Sorry I missed this topic . I dont see a problem in anyone getting married if they love eachother , gay, or not , the love , devotion , and respect is there




thats good enough for me . Funny , about religion ...I live in a very small Catholic village ...the people in the village are about the coldest , unloving , non christian people I have ever met ... Religion belongs in peoples hearts and should stay there, please dont connect love , marriage and religion with eachother , I dont see the connection . Alongman ... you want to get married , come here and do it : ) By the way ...marriage between man and woman , woman and woman , man and man ... is all about the indivual relationship , not what is written down on biblical paper . I got married in an office sitting at a confrence table while filling out paperwork in another lanuage ...didnt hurt my marriage one bit . A man filled out my "religion" section , and he wrote that i was Catholic , it was just better that way ...I am not Catholic ...I am not even religious lol ... life is too short to worry about details like that ...live , love and be kind , and leave your religious prefrences to yourself .

Kristen Torkington


----------



## bcody (Jan 8, 2012)

I did not post on the other thread, and only read part of it. I think that all of these Hollywood weddings have done a lot to undermine what marriage really is. I think that anyone that is truely in love should marry if they wish. Marriage should be about something, mean something and be a commitment between two people. Nothing about what a marriage means to me has anything to do with if you are the same sex or not. People need to define What a marriage is, not who it is between. If the Government wants to get involved, make people who are married for 72 days pay a fine to the Feds as part of there divorce.


----------



## alongman (Jan 8, 2012)

barnbum said:


> Great responses on this topic from the Republicans at the debate last night. They follow what I added to the last post--the closed one.
> 
> The reason why I have not--and will not again--reply to this post is because it's assumed by those in favor of gay marriage that those who are opposed are bigots/fearful/whatever other term you wish to attach. That is simply not the case--at least not with most. You can't seem to wrap around the idea that it is possible for one to love/respect/accept gays and their "lifestyle" (that word fits well) but not think it's acceptable/appropriate to change what marriage is, has been, and always will be--between man and a woman.
> 
> ...


Santorum also went on to say that gays' were comparable to capital murderists based on his religion........I'm pretty sure that who I sleep with is not even close to me killing someone.


----------



## Matt73 (Jan 8, 2012)

Norah said:


> Sorry I missed this topic . I dont see a problem in anyone getting married if they love eachother , gay, or not , the love , devotion , and respect is there
> 
> 
> 
> ...






Life is very simple. Be kind to one another and treat others the way you want to be treated. If it's not hurting anyone else, why do people care?! I don't get it! If your really concerned that God may be ticked off, let him/her/it deal with it in the end. I just dont understand the debate....I, honestly don't. Is it that religious people are concerned for my soul? Lol. Thanks, but just look after your own....


----------



## alongman (Jan 8, 2012)

Matt73 said:


> Life is very simple. Be kind to one another and treat others the way you want to be treated. If it's not hurting anyone else, why do people care?! I don't get it! If your really concerned that God may be ticked off, let him/her/it deal with it in the end. I just dont understand the debate....I, honestly don't. Is it that religious people are concerned for my soul? Lol. Thanks, but just look after your own....

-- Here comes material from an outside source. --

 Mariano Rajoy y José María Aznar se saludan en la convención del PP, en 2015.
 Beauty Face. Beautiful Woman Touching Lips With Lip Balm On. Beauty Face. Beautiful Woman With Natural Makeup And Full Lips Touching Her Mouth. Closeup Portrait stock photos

I think that if God were that upset with me for living the life I have lived, then I would have been toast a few years ago. God and I have a relationship (maybe not the same as everyone elses, but still present) - I agree with Matt, let him judge me, not the people who claim to be Him or speak for Him.


----------



## Ashley (Jan 9, 2012)

I have been thinking about this topic all day, and figure out what and how to say what is on my mind. I am sure what I am about to type won’t even come close.

Many know the last few years have been rough. I worked at a state prison for 6 months before getting fired. Why did I get fired? I turned somebody in for sexual harassment. Had I not, I would have either quit or gotten fired later anyway. I went to work daily, sometimes 16 hours a day for 10 days straight. I got the looks, the comments and the fear. There was plenty of staff who would refuse to work with me because “they might catch something”. I love the job, but never in my life did I ever have to deal with the type of people and the issues I did there. When this all started to happen, I decided to get a tattoo…..I think it’s pretty self explanatory.

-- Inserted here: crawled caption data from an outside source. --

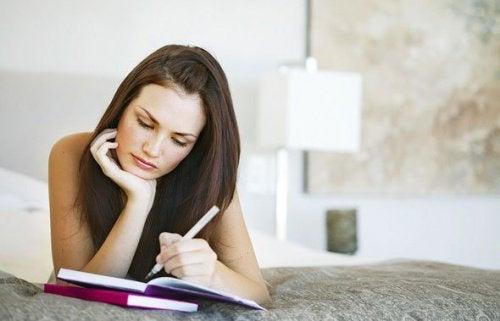 Frau schreibt Tagebuch und möchte Angst und Nervosität lindern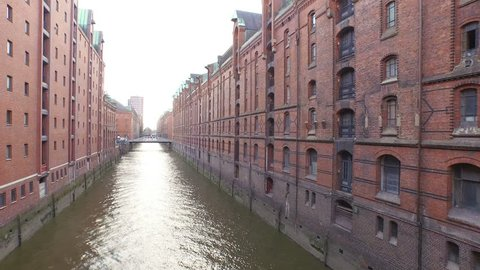 Old red-brick buildings in Speicherstadt along a canal with bridges in Hamburg, Germany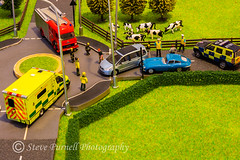 Emergency Response 2 (Steve Purnell Photography) Tags: accident police fire ambulance littlepeople fields trees buildings cows hedges abstract policeservice firebrigade ambulanceservice policemen firemen paramedics policevehicle fireengine people cars rta roadtrafficaccident roundabout roads fences grass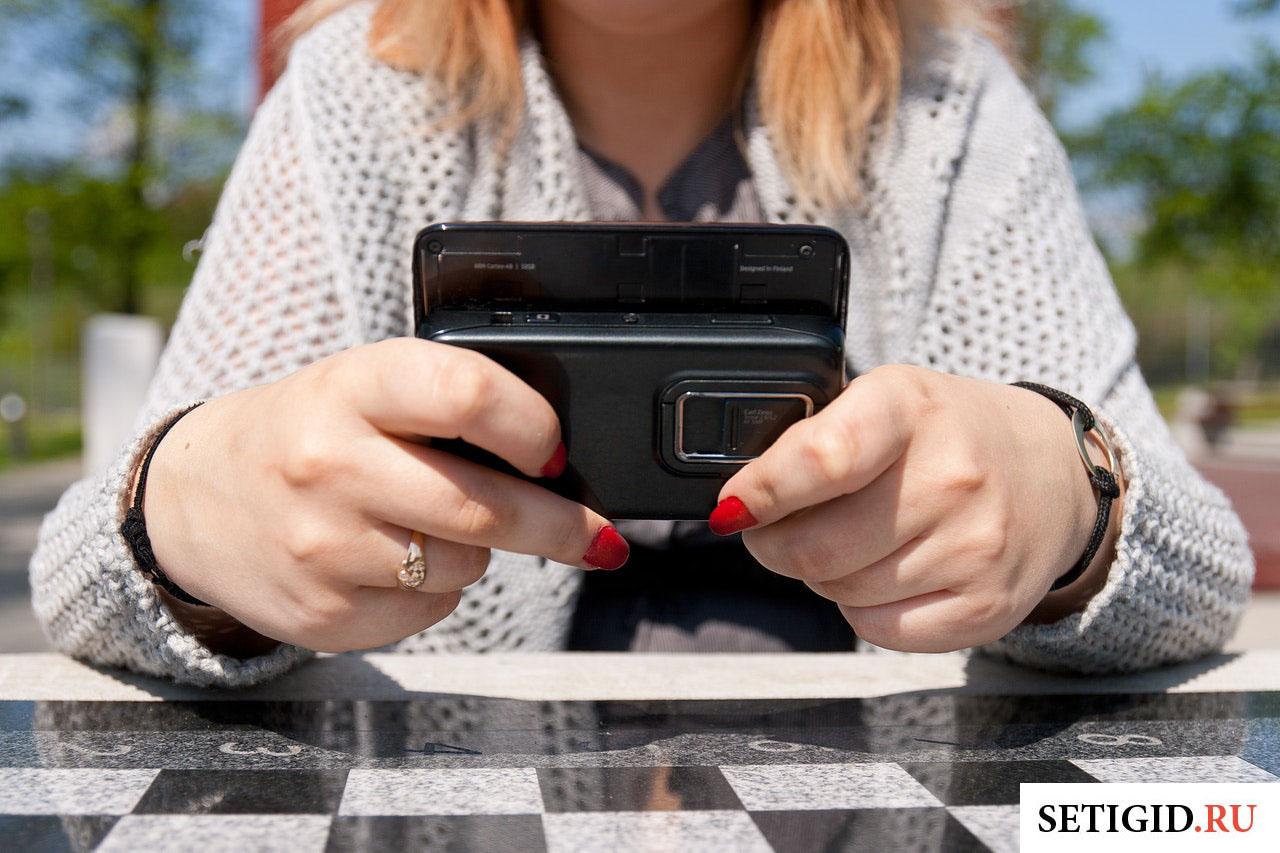 девушка держит в руках телефон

Fast forward to today. I have a beautiful and amazing 2 month old daughter. She has made my life complete. Many say I shouldn’t have had her, as its not right for a child to be raised by a gay parents. Well it seems in many people’s eyes I have set this child up for failure in more ways than one. Not only is she raised by a gay parent, she is raised by a single parent and she is mixed raced.

Yes you read right, raised by a single parent. I can a sure you that nobody would pick to be gay, it isn’t worth it. In the past few days/weeks I have heard many cruel names, such as faggot for one. I have also been told that I am controlled by the devil and that being gay isn’t a born way but rather a demon living within me. This only after saying I question something’s and whether or not God really is real.

However, I can assure everybody that I am not controlled by a demon. I have no desire to kill anybody or even hurt anybody. I don’t aspire to do any sort of crime. What I am is a very caring, loving single mother who will provide and care for my child to the best of my ability. She will be raised to have an open mind and accept all people regardless of color, gender or sexual preference. She will be raised to follow her dreams, and I hope that by continuing to pursue my master’s degree despite it not being very good timing, that I will set a good example for her. I will teach her not to let what others say keep her from being herself and doing what she wants with life. Is the path I wished for my life? No. Would I change it if I could? Most defiantly, however I can’t so I have to live with what I am given. Is this necessarily what I picked for her? No, but I can’t change others and despite my feeling of failure I know that I can give her what she needs.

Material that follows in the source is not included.